What is being asked:
Rewrite all the entries below, substituting "painted wall" for every "white wall" and changing nothing else. Leave out the pictures.

Data lines:
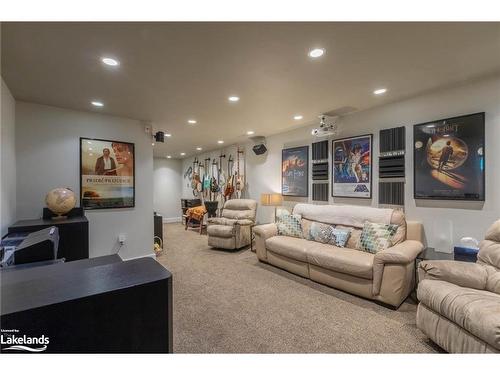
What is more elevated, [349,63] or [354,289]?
[349,63]

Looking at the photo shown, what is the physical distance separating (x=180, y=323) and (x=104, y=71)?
2.48m

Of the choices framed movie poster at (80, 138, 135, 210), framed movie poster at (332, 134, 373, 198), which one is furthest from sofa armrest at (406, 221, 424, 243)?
framed movie poster at (80, 138, 135, 210)

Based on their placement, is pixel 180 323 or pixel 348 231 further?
pixel 348 231

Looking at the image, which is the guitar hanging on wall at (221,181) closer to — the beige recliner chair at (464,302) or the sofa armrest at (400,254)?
the sofa armrest at (400,254)

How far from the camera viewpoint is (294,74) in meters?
2.36

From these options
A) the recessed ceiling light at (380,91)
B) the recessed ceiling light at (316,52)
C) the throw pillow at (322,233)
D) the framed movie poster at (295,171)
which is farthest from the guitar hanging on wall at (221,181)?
the recessed ceiling light at (316,52)

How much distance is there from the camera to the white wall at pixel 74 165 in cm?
310

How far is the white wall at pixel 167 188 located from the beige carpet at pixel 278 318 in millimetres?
5444

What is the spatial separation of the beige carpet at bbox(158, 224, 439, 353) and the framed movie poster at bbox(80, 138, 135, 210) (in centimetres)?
158

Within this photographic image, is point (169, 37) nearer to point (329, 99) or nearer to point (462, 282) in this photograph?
point (329, 99)

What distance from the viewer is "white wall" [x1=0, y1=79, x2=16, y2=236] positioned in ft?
8.13

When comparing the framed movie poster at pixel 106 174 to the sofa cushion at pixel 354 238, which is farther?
the framed movie poster at pixel 106 174

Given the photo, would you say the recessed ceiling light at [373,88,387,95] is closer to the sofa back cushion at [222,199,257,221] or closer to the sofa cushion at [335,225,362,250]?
the sofa cushion at [335,225,362,250]
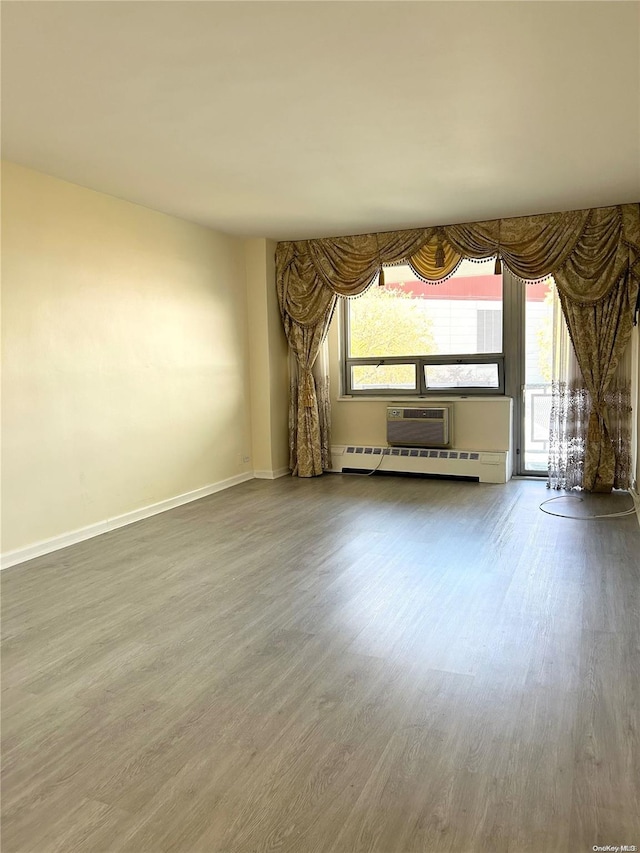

Answer below:
What is more elevated, [349,63] or [354,289]?
[349,63]

Looking at the photo shown, what is the physical distance separating (x=180, y=323) and (x=104, y=71)?
2.48m

Of the choices framed movie poster at (80, 138, 135, 210), framed movie poster at (332, 134, 373, 198), which one is furthest from sofa armrest at (406, 221, 424, 243)?
framed movie poster at (80, 138, 135, 210)

Based on their placement, is pixel 180 323 or pixel 348 231 further?
pixel 348 231

Looking at the image, which is the guitar hanging on wall at (221,181) closer to — the beige recliner chair at (464,302) or the sofa armrest at (400,254)?
the sofa armrest at (400,254)

How far from the camera viewpoint is (294,74) in meters?
2.36

From these options
A) the recessed ceiling light at (380,91)
B) the recessed ceiling light at (316,52)
C) the throw pillow at (322,233)
D) the framed movie poster at (295,171)
which is farthest from the guitar hanging on wall at (221,181)?
the recessed ceiling light at (316,52)

How much distance is there from the camera to the painted wall at pixel 74 165 in cm?
310

How far is the painted wall at pixel 167 188 located from the beige carpet at pixel 278 318 in millimetres?
5444

What is the spatial separation of the beige carpet at bbox(158, 224, 439, 353) and the framed movie poster at bbox(80, 138, 135, 210) (in centimetres)?
158

Within this photographic image, is point (169, 37) nearer to point (329, 99) or nearer to point (462, 282) in this photograph?
point (329, 99)

What distance from the viewer is "painted wall" [x1=0, y1=79, x2=16, y2=236] positioned in ft?
8.13

When comparing the framed movie poster at pixel 106 174 to the sofa cushion at pixel 354 238, which is farther?
the framed movie poster at pixel 106 174

Given the photo, would you say the recessed ceiling light at [373,88,387,95] is closer to the sofa back cushion at [222,199,257,221] or closer to the sofa cushion at [335,225,362,250]?
the sofa cushion at [335,225,362,250]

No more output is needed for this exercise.